Ils étaient en avance. Avec des drapeaux palestiniens ou des motifs de pastèques sur leur T-shirts. Avec l’envie de donner de la voix, de compter dans l’histoire. Tous les supporters de Fadi au Stade de France, hier soir, n’étaient pas palestiniens, mais pour une soirée, les drapeaux français, italiens, algériens et tunisiens se mêlaient au drapeau palestinien.
Avec une sérénité désarmante, l’athlète gazaoui a fait son apparition en fauteuil roulant dans les gradins, trente minutes avant le début de son épreuve. Les supporters n’ont pas attendu avant de se précipiter à ses côtés. "Avec ta présence, tu as déjà gagné", lance à son adresse, fièrement, l’un d’eux. Après une série de photos souvenir, les derniers mots d’encouragement sont prononcés, avant que l’athlète palestinien n’offre des pins à remettre aux supporters auprès desquels il n’avait pas pu se rendre, faute de temps.
"Je n’entendais rien d’autre que leurs cris"
En effervescence depuis le début des épreuves de para-athlétisme, le Stade de France était hier soir en ébullition pour accompagner la Française Mandy Françoise-Elie (T37) au 200m femmes. C’est le lancer de massue qui a ouvert le bal à 18h30, suivi de l’entrée des athlètes de la finale des hommes au lancer de poids dans la catégorie F55. Sous la pluie, Fadi Aldeeb est apparu, sourire aux lèvres, en avant-dernière position, indiquant ainsi son ordre de passage.
Les drapeaux palestiniens s’agitèrent et la foule qui l’attendait scandait son nom. "J’entendais les voix des supporters dans les gradins, en bas et en haut, je n’entendais rien d’autre que leurs cris. Je ne voulais pas interrompre la compétition parce qu’il y a des règles à respecter, mais je voulais aller aux côtés des supporters. J’ai bien reçu leur message.", témoigne Fadi Eldeeb, au lendemain de la compétition.
À 21h30, soit deux heures et demie après son entrée, Fadi Aldeeb fut installé par les volontaires sur son siège, alors que le stade était plongé dans le silence exigé pour chaque saut en longueur T11. Dans cette catégorie, les sportifs ont une déficience visuelle quasi-totale. Portant un masque ou des lunettes noires, ils sont guidés par les instructions sonores de leur guide voyant. Les supporters de l’athlète gazaoui n’avaient pourtant qu’une envie, échauffer leurs cordes vocales. À peine le saut terminé, Fadi AlDeeb s’apprêtait à faire son premier essai, quand un homme brisa le silence en criant "Free Palestine".
"Je devais faire honneur à ceux qui m'encourageaient"

EXTRAITS DES ENTRÉES.

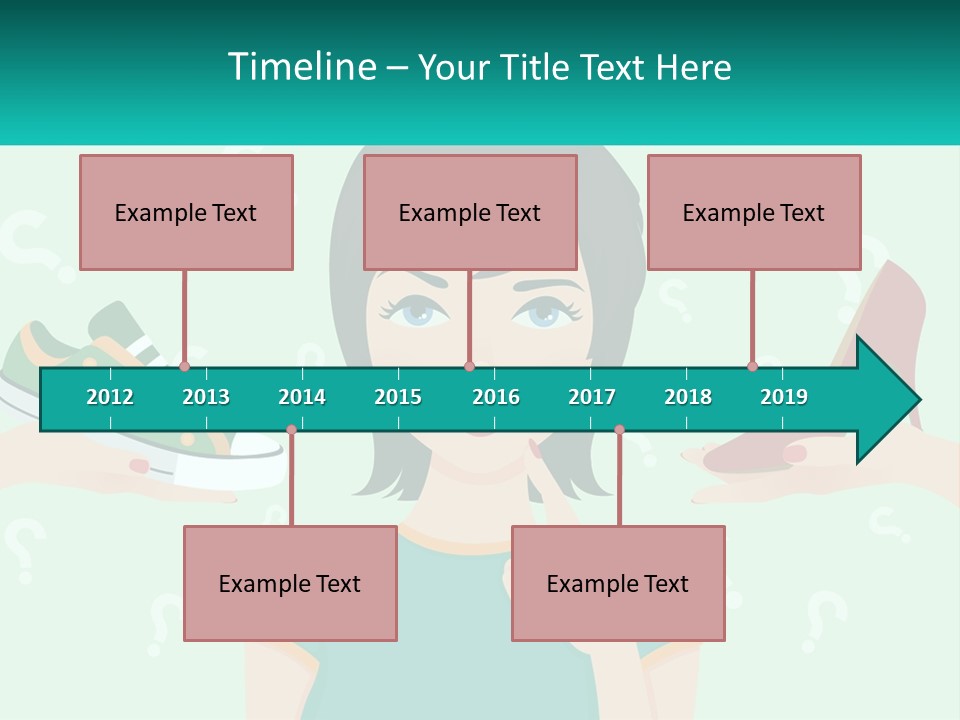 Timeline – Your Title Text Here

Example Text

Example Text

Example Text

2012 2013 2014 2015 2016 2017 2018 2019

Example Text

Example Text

À FAIRE.
- A) D'après l'extrait à lire, à quelle heure Fadi Aldeeb a-t-il été installé sur son siège par les volontaires ?
- B) Rédigez la suite du récit sur Fadi Aldeeb au Stade de France à partir de son dernier intertitre.
Les entrées ne sont d'aucune utilité ici.

RÉSULTATS DES TÂCHES.
- A) À 21h30.

- B)
Sous les hourras des groupes de fans présents, l’athlète qui a commencé son entraînement pour les Jeux Paralympiques il y a seulement 27 jours, a poussé son poids de quatre kilos, sous les regards inquiets de ses supporters. "C’était très dur d’attendre pour moi techniquement. J’aurais préféré jouer en deuxième ou en troisième position. Quand on est avant-dernier, c’est lourd. Mais je devais faire honneur à ceux qui m'encourageaient et qui se levaient pour la Palestine", avoue-t-il.
Ayant fait le déplacement de Blois, Nadia, 49 ans, est venue avec toute sa famille pour soutenir l’athlète. "Fadi Aldeeb, c’est quelqu’un de très courageux qui a pu venir, non sans difficultés, participer aux Jeux paralympiques et représenter le peuple de Gaza qui est largement oublié des médias français et européens.", explique-t-elle.
Mina, elle, est accompagnée de ses amis dans les tribunes basses, au plus proche de l’athlète. "Je ne suis jamais venue au Stade de France. Je fais ça pour Fadi. Ça m'a touchée, j’ai appris il y a deux jours qu’il participait sans sa famille. On n'entend pas beaucoup parler des parcours de réfugiés. C’est une source d’inspiration. Il mérite beaucoup de respect", partage-t-elle avec émotion.
Dans cette finale masculine de la catégorie du lancer de poids catégorie F55, Fadi a réalisé un lancer de 8,81 mètres, se classant en dernière position. Non sans déception de ne pas avoir battu son record personnel de 10,40m, l’athlète palestinien, qui a troqué son poids pour le ballon de basket depuis 2011, a embarqué sereinement dans cette compétition en hommage à son frère tué dans la bande de Gaza, mais aussi à ses cousins et à tous les Gazaouis. "Je suis Palestinien, je joue pour le drapeau, pour notre peuple", rappelle-t-il.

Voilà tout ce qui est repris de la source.